Here’s the plan step-by-step – And read past that to see how it can be easier:

  • Step 1: Determine your “BMR” or basic calorie usage.  This is the number of calories you use in a day when you don’t exercise.  The more technical term is your Basal Metabolic Rate (BMR), which is the number of calories you burn as your body performs basic (basal) life-sustaining function.  To estimate your BMR, use an online calculator like this one.  A 30 year old man, 5’10” tall, 180 pounds, has a BMR of about 1800 calories/day.

  • Step 2: Pick your weight loss goal. Say 1 pound a week. I recommend trying that as something you can stick with. 1 pound of fat is about 3600 calories, so you want to use 3600 calories than you eat+drink every week.  That’s about 500 calories every day.  That’s your target “calorie deficit”.  With our example BMR of 1800 calories, this means you’d need to eat & drink no more than 1300 calories a day on average (1800 - 500).

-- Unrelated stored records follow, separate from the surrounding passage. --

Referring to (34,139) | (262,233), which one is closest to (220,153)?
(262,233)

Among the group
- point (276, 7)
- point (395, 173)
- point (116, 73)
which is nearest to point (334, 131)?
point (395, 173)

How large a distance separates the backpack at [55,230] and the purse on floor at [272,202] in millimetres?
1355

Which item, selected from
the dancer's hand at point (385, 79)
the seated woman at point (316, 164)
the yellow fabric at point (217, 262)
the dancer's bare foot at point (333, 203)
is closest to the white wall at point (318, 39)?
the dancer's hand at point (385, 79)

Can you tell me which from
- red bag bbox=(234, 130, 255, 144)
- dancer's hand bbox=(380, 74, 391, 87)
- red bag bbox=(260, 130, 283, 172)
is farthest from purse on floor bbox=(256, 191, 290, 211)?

  • Step 3: Track your calories consumed. This is easy to say but where it starts to get difficult to do.  I use an app and enter everything I eat or drink (be careful to record everything, a lot of things you drink have a lot of calories). I recommend myFitnessPal. You don’t need to use an app, and many diets just tell you how to control what you eat and how much so that you don’t need to track it yourself.  For me, using a tracking app means I can eat something like a hamburger one meal if I balance it out by eating less in other meals.

  • Step 4: Track your exercise calories. I suggest using a smart watch, and prefer Garmin, but you can also just estimate this, for example with this online calculator

Every day you use the formula above.  For the example of our 30 year old man with a BMR of 1800 calories/day.  Let’s assume he walked 3 miles, which is about 245 calories according to this online calculator.  Then the math would be:

   1800 + 245 - (eat/drink calories) > 500

In other words, he needs to eat less than 1545 calories that day.

Too complicated?  myFitnessPal will do all this for you.

I do all this automatically by setting up myFitnessPal with my target calories as (BMR basic calories) - (target calorie deficit). For our example, this is 1300 calories (1800-500).  The app is integrated with my Garmin watch that tracks my exercise calories, so it automatically increases my daily target by the calories I use exercising. 

One final comment is that I was first really depressed with the small number of calories I could eat every day, but by making smart choices, I find I can be full and eat food I like and still meet my calorie targets.  For example, a 3 egg omelet is going to be at least 150 calories but if you order an egg white omelet that’s only 50 calories. Read some of my recipes for ideas. 

More Tips:

  • Feeling full and being healthy is still about what you eat. It’s been shown that you can lose weight and eat any kind of food, as long as you are in a calorie deficit. But, I also want to gain muscle, so I eat lean proteins like chicken and fish.  And, eating vegetables and fruit means I can eat a lot more food (by volume), and the volume fills me up and keeps me full.

  • You can't out-exercise your diet. Unless you are exercising 8 hours a day (famously like Michael Phelps when he was training for the olympics), losing fat will depend on what you eat.  Exercise will help, but it’s far too easy to eat out-eat your exercise.